Ademais, fica evidente que a escritura da obra não só exigiu muita pesquisa como também o conhecimento pessoal do autor quanto ao meio ambiente em que o enredo se passa às margens do rio escuro e, por que não dizer, também às margens das dunas de areia branca formadas pelos ventos soprados do mar. 

No mais, é da ficção que o romance eclode com força estética navegando muitas vezes entre o mítico e o sobrenatural. Tanto que um dos seus momentos magistrais é a descrição do encontro, no âmbito da mata escura, com o ritual da Cabula e de suas praxes recônditas e assustadoras que beiram as raias do fantástico. 
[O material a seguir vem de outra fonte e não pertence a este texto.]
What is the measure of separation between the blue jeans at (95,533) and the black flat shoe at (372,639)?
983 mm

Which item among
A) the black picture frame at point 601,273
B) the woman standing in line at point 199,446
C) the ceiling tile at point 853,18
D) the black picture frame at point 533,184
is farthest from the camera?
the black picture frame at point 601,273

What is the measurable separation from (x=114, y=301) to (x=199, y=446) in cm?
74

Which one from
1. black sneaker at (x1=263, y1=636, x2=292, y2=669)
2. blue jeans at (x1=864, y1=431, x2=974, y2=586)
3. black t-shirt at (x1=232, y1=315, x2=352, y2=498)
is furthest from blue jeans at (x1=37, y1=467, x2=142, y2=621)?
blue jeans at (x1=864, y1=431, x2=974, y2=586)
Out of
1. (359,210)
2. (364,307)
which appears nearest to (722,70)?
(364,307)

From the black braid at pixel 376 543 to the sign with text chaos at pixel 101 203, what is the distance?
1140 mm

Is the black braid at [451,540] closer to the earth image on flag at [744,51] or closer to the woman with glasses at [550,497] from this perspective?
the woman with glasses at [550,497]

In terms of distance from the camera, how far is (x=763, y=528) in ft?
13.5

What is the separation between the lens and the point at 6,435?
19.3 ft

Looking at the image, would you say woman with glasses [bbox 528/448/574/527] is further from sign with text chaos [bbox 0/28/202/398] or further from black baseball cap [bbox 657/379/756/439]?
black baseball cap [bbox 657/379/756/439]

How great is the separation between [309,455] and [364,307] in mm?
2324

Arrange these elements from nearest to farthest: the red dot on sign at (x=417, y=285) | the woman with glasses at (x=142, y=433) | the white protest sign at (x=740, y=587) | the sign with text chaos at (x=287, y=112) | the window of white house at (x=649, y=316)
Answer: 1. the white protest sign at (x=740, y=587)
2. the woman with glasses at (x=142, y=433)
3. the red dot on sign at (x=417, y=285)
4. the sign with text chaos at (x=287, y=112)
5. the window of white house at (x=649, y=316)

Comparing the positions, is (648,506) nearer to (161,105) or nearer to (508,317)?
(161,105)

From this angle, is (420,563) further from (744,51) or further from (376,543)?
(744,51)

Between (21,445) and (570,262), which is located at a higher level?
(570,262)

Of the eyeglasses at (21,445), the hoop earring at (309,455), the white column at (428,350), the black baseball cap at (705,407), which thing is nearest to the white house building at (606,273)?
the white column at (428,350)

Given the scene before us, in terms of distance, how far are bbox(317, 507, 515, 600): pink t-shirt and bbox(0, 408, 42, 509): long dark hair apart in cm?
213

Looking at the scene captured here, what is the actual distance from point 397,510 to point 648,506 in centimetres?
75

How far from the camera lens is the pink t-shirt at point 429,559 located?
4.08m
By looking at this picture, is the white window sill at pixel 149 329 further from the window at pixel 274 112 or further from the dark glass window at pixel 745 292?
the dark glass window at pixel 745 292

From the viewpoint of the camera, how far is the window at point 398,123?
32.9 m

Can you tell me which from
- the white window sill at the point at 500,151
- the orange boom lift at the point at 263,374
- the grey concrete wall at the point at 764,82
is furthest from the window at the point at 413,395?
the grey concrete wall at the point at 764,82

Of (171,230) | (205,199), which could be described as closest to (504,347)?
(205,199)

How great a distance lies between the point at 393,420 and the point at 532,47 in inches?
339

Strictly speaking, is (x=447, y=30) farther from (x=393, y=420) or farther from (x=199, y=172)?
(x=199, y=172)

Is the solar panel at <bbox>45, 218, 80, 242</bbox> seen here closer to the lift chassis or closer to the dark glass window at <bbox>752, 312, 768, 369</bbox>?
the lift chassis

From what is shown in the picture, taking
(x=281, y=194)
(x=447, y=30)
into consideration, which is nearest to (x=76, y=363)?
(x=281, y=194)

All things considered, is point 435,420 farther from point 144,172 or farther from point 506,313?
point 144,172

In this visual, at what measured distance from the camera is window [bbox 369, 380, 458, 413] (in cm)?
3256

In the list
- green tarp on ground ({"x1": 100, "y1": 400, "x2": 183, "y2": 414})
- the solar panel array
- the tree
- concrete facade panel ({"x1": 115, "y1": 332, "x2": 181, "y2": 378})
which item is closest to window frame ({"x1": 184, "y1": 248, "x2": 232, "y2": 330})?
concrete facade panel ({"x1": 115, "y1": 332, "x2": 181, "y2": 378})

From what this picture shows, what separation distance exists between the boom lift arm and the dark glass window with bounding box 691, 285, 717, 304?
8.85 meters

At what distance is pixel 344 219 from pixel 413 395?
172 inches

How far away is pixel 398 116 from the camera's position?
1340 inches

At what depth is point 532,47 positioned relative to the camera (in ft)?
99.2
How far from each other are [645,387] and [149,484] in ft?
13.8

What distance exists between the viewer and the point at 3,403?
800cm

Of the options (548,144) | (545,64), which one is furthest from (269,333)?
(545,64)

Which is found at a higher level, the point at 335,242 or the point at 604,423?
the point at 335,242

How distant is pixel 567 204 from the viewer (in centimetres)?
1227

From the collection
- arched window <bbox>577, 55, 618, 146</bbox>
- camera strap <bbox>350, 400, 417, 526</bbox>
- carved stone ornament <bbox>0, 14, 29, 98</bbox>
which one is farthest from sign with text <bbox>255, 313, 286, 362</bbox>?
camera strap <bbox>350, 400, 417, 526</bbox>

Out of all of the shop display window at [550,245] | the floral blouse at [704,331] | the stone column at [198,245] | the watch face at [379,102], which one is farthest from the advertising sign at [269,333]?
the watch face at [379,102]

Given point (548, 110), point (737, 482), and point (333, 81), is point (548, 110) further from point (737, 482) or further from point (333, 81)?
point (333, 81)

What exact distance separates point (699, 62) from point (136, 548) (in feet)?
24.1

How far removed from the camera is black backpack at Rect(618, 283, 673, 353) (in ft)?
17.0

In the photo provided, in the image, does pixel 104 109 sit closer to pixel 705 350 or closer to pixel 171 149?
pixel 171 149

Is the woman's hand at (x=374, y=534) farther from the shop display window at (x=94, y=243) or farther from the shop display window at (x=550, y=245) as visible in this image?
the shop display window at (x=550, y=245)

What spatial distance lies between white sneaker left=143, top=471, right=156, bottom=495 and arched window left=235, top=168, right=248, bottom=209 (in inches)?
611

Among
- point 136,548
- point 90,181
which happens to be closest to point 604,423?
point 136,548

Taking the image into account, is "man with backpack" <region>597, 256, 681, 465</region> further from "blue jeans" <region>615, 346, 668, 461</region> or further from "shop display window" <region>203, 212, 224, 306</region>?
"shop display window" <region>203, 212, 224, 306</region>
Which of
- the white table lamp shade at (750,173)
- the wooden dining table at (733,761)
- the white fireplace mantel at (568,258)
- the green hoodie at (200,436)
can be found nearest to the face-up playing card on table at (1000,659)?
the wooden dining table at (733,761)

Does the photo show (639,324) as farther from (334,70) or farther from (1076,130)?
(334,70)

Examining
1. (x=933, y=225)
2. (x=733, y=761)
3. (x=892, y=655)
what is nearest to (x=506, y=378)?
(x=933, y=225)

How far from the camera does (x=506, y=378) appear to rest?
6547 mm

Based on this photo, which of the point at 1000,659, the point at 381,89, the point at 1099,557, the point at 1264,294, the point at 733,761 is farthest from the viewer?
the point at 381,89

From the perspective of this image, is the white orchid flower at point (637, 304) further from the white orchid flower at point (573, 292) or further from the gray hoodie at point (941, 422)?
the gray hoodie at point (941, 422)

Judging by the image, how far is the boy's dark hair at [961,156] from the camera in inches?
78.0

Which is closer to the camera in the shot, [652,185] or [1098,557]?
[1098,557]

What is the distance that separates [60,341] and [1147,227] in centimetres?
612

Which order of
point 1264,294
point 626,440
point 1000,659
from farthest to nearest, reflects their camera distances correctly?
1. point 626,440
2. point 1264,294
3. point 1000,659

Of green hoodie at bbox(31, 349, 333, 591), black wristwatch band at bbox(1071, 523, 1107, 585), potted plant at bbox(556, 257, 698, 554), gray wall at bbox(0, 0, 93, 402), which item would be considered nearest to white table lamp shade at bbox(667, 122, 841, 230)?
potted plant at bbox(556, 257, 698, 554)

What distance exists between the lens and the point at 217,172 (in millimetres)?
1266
A descrição desse encontro noturno e soturno remete às pesquisas que o autor realizou sobre o tema, a começar pelos registros do bispo D. João Batista Correia Nery.

A partir do bispo, Getúlio Neves engata História com Literatura no episódio da Cabula e produz a pujante  passagem com que encerra a primeira parte do romance, das páginas 49 a 56.

Destarte, aos informes notoriamente historiográficos colhidos ao prelado, Getúlio Neves confere grandeza literária à descrição da Cabula. É de bater palmas, e não exagero no que escrevo porque pode ser conferido nas páginas citadas, com um pedido de vênia:

Dai-me licença, carunga.
Dai-me licença, tatá”.  

Mas o romance não fica nessa linha de composição temática. Expande-se e desdobra-se em variações episódicas a exemplo de uma ópera à qual não falta um romance de amor dentro do romance cujo libreto é o passo a passo da narrativa, desde a abertura: “Agora seguia no rumo indicado e nada o deteria até chegar.”

A enunciação de entrada tem a força de uma crônica anunciada – que, por sinal, remete ao subtítulo do livro e fisga o leitor pelo que vem pela frente: um manancial de boa literatura numa pluralidade de desdobramentos alicerçados em fartura de pesquisas.   

É ler e conferir.  

Referência

NEVES, Getúlio Marcos Pereira. Às margens do rio escuro. Vitória : Instituto Histórico e Geográfico do Espírito Santo, 2023.